第95話 戦狂いのRhapsody
こんばんは。
生活が忙しくなってきたこともあり、そこそこ間を置いてからの最新話投稿となります。
何卒宜しくお願い致します。
アマンシオの部隊が戦いを終える三十分前。
彼らの戦いが始まった時とほぼ同タイミングで、スミレ達が相対するホーンラビットも戦いの火蓋を切った。
その報せを告げたのは、スミレの身体術のメンソウこと人面瘡である。
『正面から相当数の敵意を確認!! 三十体くらい来るぞ!!』
メンソウの叫びが響くと同時に、洞穴から予告通り三十体近くのホーンラビットが一斉に突っ込んできた。
この時点でホーンラビットは既に角が生えている頭部で突っ込んできており、テリトリーに近づいた者を容赦なく殺すという明確な敵意が伺える。
これに対し先手を取ったのは、何と戦狂いの猫団長のランハートだ。
彼よりも一歩出遅れたスミレは「しまった」と一瞬後悔する。
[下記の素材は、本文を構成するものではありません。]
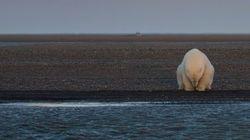 북극곰 사진을 찍으러 알래스카에 간 사진가는 놀랍도록 슬픈 사실을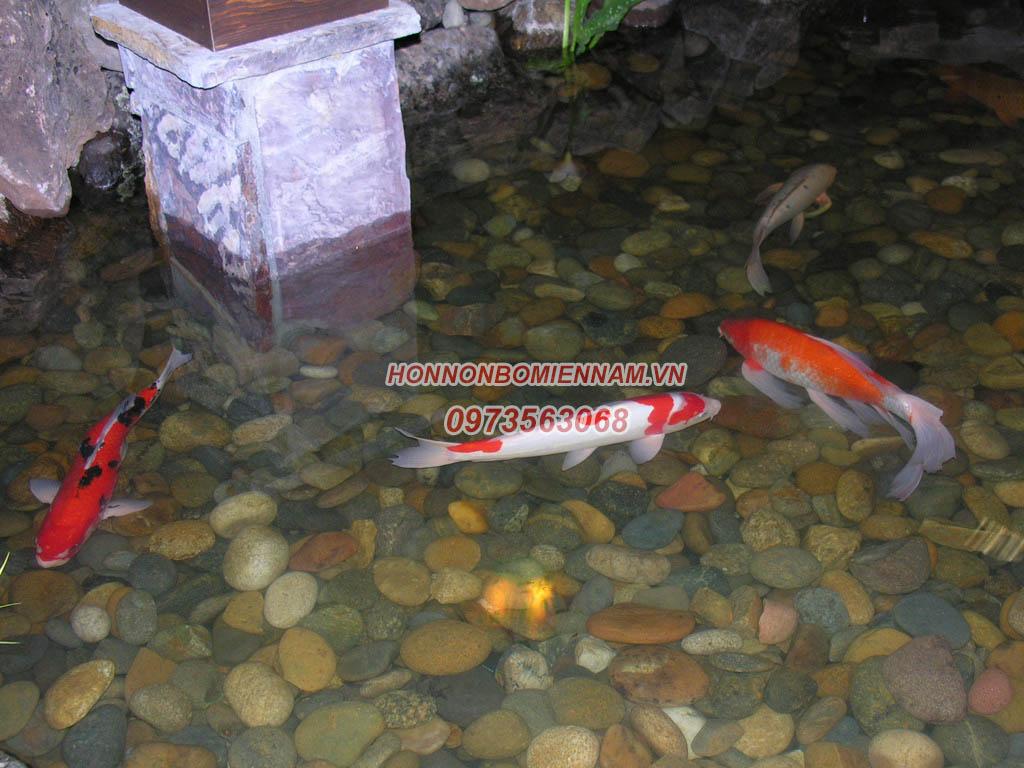 Thiết kế thi công hồ cá koi tại Nha Trang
この場にいるメンバーの中で一番ホーンラビットの現場を理解している立場からすれば、自分が真っ先に飛び込むべきだった。何かあっては誇太郎から受けた「戦狂いの猫と仲を深めながら支えてほしい」という課題に影響を受けるのは言うまでもない。
しかし、そんな彼女の不安はこれからランハートが見せつける実力にかき消されることとなる。
「久々だ……刺すほどの敵意、恐れ知らずの殺気。死が間近に迫るこの感覚……だからこそ――」
ぞくぞくと心を昂らせながら、ランハートは身の丈以上の青白い戦斧を振りかぶる。
そして――。
「生きているって実感を得られるなああああああ!!」
歓喜に満ちた咆哮と共に、ランハートは突風のような横薙ぎを解き放った。戦斧から放たれたものとは思えないその横薙ぎは、三日月形の極太の衝撃波となって襲い掛かるホーンラビットを瞬く間に返り討ちにした。
余りにも予想外な一瞬の出来事に、スミレとメンソウは思わず言葉を失う。
「嘘でしょ……!?」
『信じらんねえ……俺が捕捉したホーンラビット三十体、一気に仕留めちまうなんて』
ホーンラビットが動き始めて、まだ一分も経っていない。たったその一瞬の間に、ランハートは迫るホーンラビットの群れを撃破したのだ。
だが、ランハートが撃破した群れはあくまで先兵。倒されたことにより命の危機を感じたホーンラビット達は、突進をやめてラッシュボア達のような物量作戦で押し潰す流れへと切り替えた。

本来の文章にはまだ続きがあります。